(What to produce) Each line below that contains the word "family" is to be counted; give only the final number.

(The data)
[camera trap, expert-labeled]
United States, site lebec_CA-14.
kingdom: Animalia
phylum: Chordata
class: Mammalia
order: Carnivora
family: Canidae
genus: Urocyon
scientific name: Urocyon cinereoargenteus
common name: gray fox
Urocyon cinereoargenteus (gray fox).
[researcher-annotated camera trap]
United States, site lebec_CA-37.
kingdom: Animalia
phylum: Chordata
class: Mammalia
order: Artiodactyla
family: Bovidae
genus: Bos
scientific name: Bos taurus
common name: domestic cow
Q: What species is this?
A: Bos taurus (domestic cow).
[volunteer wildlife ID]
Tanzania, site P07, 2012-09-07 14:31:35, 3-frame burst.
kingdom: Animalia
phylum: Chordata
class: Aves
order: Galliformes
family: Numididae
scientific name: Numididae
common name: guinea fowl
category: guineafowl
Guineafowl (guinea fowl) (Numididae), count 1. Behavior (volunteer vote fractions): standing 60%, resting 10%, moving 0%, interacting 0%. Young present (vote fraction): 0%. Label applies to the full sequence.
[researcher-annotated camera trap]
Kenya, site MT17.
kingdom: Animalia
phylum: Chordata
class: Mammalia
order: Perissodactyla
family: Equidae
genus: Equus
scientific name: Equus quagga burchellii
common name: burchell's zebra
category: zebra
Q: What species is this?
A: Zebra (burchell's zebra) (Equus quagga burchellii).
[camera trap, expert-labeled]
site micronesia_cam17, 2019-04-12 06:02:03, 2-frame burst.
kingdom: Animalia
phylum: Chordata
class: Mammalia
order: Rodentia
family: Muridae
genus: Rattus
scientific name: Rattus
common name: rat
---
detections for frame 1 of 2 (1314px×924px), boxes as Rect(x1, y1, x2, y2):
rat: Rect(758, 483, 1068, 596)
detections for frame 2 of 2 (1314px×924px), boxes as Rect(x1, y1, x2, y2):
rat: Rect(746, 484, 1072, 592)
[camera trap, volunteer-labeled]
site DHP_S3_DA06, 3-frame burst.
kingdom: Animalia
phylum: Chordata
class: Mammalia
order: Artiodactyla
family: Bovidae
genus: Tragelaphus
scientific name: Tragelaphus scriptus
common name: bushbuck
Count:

(Answer to the exercise) 6